Segment Open
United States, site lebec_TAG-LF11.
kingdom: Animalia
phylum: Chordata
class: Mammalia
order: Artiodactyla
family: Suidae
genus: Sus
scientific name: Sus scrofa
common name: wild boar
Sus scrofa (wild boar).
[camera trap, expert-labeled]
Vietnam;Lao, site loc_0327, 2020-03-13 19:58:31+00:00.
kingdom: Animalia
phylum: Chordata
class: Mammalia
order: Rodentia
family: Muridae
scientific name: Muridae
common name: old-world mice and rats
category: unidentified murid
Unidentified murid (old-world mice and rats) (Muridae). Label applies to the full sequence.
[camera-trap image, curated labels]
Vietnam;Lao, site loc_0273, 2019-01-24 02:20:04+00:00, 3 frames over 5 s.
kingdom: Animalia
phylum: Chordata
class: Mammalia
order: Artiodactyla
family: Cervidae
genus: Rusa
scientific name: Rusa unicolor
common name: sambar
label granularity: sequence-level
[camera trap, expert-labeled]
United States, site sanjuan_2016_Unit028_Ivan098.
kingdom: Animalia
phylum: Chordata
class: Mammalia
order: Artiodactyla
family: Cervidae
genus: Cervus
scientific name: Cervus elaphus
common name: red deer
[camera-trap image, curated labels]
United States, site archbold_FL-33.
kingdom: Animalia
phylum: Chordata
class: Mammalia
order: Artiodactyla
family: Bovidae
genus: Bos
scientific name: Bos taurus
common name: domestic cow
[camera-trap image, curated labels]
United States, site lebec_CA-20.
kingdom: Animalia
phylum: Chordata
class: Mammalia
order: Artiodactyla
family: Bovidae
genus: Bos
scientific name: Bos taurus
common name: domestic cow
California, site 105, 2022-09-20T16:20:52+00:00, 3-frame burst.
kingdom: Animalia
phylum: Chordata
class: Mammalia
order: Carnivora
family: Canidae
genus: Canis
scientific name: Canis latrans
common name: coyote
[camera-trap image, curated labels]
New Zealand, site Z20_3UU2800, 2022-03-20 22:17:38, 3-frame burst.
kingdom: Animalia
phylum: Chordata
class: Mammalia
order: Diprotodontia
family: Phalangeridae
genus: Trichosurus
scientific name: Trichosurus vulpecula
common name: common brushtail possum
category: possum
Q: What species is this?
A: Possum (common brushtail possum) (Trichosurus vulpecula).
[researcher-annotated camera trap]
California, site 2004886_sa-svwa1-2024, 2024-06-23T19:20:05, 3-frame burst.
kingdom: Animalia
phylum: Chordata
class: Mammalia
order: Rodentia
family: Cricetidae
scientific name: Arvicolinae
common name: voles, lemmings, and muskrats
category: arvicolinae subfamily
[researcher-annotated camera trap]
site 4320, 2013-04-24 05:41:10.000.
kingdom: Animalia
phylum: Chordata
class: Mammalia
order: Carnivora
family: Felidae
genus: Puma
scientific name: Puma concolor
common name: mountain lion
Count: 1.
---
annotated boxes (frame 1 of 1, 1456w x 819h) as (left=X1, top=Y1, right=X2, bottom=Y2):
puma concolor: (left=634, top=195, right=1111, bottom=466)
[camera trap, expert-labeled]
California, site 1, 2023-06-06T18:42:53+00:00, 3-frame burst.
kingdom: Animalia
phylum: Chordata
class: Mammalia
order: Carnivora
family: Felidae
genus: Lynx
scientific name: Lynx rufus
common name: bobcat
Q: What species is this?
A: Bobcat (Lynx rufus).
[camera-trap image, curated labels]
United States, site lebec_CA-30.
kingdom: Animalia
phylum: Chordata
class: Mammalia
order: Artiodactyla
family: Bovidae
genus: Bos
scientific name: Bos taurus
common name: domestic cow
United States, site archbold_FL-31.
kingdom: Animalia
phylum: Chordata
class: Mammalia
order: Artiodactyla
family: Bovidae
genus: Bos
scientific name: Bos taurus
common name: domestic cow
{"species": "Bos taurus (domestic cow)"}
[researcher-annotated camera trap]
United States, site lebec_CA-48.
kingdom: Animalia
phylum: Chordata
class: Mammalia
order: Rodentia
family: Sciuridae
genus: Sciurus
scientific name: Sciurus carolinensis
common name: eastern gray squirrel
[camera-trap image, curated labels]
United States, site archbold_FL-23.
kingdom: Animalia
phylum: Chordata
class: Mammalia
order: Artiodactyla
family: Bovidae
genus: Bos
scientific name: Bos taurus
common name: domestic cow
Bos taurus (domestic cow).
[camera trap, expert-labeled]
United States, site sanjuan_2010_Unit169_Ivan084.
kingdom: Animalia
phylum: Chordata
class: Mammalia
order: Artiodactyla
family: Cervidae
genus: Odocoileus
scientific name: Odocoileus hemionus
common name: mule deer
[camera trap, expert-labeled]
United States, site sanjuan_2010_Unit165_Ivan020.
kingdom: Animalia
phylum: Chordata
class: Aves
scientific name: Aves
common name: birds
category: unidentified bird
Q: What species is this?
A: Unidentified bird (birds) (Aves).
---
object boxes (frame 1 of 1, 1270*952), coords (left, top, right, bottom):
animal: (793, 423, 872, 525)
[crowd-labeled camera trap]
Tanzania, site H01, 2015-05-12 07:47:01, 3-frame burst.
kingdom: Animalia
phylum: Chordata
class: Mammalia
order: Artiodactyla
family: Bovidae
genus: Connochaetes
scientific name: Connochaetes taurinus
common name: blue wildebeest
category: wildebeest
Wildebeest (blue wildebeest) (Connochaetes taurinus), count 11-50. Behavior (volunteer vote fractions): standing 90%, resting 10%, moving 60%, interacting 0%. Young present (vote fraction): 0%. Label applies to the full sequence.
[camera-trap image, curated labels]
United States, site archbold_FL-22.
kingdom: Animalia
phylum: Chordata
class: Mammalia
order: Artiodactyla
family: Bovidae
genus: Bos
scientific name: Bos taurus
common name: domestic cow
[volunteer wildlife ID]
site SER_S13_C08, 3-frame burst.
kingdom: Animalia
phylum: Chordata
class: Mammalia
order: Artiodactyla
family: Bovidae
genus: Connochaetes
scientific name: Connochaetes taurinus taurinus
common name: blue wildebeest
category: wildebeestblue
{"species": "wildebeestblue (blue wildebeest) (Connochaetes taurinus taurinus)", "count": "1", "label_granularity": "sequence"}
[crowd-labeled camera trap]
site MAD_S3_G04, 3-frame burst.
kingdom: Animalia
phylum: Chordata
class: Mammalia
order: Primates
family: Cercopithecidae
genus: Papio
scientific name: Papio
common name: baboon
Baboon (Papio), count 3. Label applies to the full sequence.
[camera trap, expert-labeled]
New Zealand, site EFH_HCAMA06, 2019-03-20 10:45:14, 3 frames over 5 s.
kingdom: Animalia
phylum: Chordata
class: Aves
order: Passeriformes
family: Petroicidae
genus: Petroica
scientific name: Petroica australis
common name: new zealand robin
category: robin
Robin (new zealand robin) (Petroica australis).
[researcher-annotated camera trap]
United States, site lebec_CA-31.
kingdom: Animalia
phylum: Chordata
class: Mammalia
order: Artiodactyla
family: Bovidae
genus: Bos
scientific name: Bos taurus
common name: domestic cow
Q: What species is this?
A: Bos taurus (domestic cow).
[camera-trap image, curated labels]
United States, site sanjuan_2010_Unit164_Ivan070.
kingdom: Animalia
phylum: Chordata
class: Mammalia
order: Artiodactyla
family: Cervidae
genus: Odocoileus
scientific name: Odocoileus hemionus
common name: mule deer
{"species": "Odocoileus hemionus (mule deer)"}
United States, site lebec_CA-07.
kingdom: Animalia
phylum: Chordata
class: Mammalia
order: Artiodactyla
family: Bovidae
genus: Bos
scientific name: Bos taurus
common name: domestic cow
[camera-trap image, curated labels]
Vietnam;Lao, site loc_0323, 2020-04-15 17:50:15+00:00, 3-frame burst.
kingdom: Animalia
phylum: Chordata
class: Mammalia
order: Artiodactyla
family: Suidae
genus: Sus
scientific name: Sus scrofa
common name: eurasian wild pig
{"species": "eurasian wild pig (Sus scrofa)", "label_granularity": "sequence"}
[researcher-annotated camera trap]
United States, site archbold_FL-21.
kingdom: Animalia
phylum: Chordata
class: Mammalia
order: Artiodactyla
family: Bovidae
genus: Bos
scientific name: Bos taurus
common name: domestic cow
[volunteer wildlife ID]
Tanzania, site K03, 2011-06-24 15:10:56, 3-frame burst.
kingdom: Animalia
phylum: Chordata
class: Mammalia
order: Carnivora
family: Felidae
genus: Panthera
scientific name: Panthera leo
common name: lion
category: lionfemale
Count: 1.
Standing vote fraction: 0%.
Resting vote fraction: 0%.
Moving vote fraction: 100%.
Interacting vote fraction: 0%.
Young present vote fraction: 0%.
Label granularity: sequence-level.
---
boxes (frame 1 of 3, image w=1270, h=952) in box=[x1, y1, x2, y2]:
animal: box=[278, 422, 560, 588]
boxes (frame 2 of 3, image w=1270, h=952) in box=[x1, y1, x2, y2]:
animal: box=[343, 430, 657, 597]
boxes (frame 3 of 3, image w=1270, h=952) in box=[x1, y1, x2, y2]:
Segment Closed
Say how many lines of the material hold the string "Tanzania". Nothing else should be written.

# [Exercise response]
2